In S. cerevisiae, homologous recombination requires only limited flanking homology (Manivasakam et al., 1995). Efficient targeting increases with the length of the homology, and an overlap of approximately 50 bp (25 bp on each side) is sufficient to easily screen and recover integrants in specific genomic locations. Standard length primers can thus be used to amplify a desired gene cassette with flanking target regions, and the PCR product can be transformed into the yeast for insertion by double-crossover. The efficiency of recombination in yeast also allows the use of nested primers or the assembly of two or more fragments (Fig. 1d) (Erdeniz et al., 1997; Hawkins & Smolke, 2008; Flagfeldt et al., 2009; Shao et al., 2009).
The pXP vector series mentioned earlier (Fang et al., 2011; M.W.Y. Shen, F. Fang, S. Sandmeyer & N.A. Da Silva, unpublished data) was designed to allow the seamless transition from plasmid-based (2μ or CEN/ARS) expression to PCR-based chromosomal gene integration. All selection markers on the vectors are flanked by loxP sequences to allow marker recycling following integration. The promoter-gene-terminator and selection cassettes can be amplified using standard priming sequences with overhangs to target specific chromosomal sites. Although less efficient than traditional vector-based integration where homologies are typically much longer, transformants can be rapidly screened via colony PCR to select the correct integration location. This system can be used for multiple sequential (and possibly simultaneous) gene integrations and multiple simultaneous marker excisions, and is thus a useful tool for pathway engineering. These vectors have now been utilized for the insertion of metabolic pathway genes in several studies currently underway in our laboratory, including the modification of central carbon metabolism, polyketide production, and arsenic uptake and sequestration (unpublished results).
Shao et al. (2009) made use of the efficiency of recombination in yeast to develop the DNA Assembler method for the insertion of entire pathways into the yeast genome (or onto plasmids). Expression cassettes are assembled and integrated in a single step, and large inserts of up to 19 kb have been successfully inserted demonstrating the promise of this tool for metabolic engineering. A group of different promoters and terminators were utilized to avoid repetitive sequences and subsequent instability of the inserts. The yeast Ty1 delta sequence was chosen as the insertion site, and integration occurs by single-crossover integration into one of the hundreds of potential target sites in the yeast chromosomes, contributing to the high efficiency reported. The method has been applied for the introduction of a 3-gene xylose utilization pathway, a 5-gene zeaxanthin biosynthesis pathway, and the two pathways together (at one site) (Shao et al., 2009).
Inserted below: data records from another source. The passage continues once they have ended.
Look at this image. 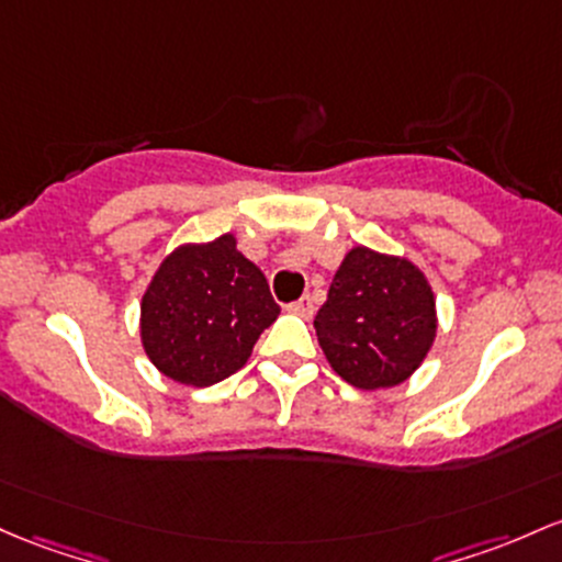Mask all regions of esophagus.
Masks as SVG:
<instances>
[{
  "label": "esophagus",
  "mask_w": 562,
  "mask_h": 562,
  "mask_svg": "<svg viewBox=\"0 0 562 562\" xmlns=\"http://www.w3.org/2000/svg\"><path fill=\"white\" fill-rule=\"evenodd\" d=\"M285 310L291 312V314H299V317H312V314H314V301L310 299V295H301L299 301H291V304H288Z\"/></svg>",
  "instance_id": "obj_1"
}]
</instances>
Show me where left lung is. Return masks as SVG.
I'll return each instance as SVG.
<instances>
[{
    "label": "left lung",
    "instance_id": "left-lung-1",
    "mask_svg": "<svg viewBox=\"0 0 562 562\" xmlns=\"http://www.w3.org/2000/svg\"><path fill=\"white\" fill-rule=\"evenodd\" d=\"M314 330L347 384L390 390L422 368L435 344V291L411 258L355 245L333 274Z\"/></svg>",
    "mask_w": 562,
    "mask_h": 562
}]
</instances>
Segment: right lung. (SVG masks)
<instances>
[{
    "label": "right lung",
    "instance_id": "right-lung-1",
    "mask_svg": "<svg viewBox=\"0 0 562 562\" xmlns=\"http://www.w3.org/2000/svg\"><path fill=\"white\" fill-rule=\"evenodd\" d=\"M277 314L263 271L224 232L162 258L140 299V344L162 375L211 386L248 362Z\"/></svg>",
    "mask_w": 562,
    "mask_h": 562
}]
</instances>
The insertion of metabolic pathways via independent gene integration requires multiple target sites that provide well-characterized expression levels for the inserted genes. Traditional target integration sites have been nutritional marker genes (e.g. URA3, TRP1, and LEU2), although a variety of other locations have also been utilized. Prior work on single-crossover integration into the delta sequences (Lee & Da Silva, 1997b, 2006) found similar expression levels for multiple different integrations; however, the specific delta sites used were not determined.
Two recent studies have focused on the expression of reporter genes following integration (and full target replacement) at a group of well-defined sites. Using the pXP vectors as templates and primers containing targeting regions, Fang et al. (2011) compared the expression of the luciferase gene under the control of the strong PGK1 promoter (PPGK1-Rluc-TCYC1 cassette) at 14 different locations. The expression cassette replaced URA3, MET15, LEU2, TRP1, seven full-length Ty elements (two with replacements in both orientations), and one full-length Ty3 element. Similar levels of expression were observed at the locations studied, with a maximum difference of approximately 50% in luciferase fluorescence. The values were approximately 60% of that on a CEN/ARS vector, as expected based on a plasmid copy number of 1–2. In another recent study by Flagfeldt et al., 2009, expression of lacZ under the control of the two strong TEF1 and ACT1 promoters (PTEF1-lacZ-TCYC1 and PACT1-lacZ-TCYC1 cassettes) was compared at 20 different locations: replacements of URA3, SPB1/PBN1, PDC6, and 17 different solo LTRs. Similar levels were observed for the three gene replacements, but up to eightfold differences were observed at the LTR locations. These results were consistent for both promoters. In combination, the two studies provide 31 characterized sites for gene integration and also demonstrate the importance of evaluating new integration sites prior to utilizing them for gene insertion and expression.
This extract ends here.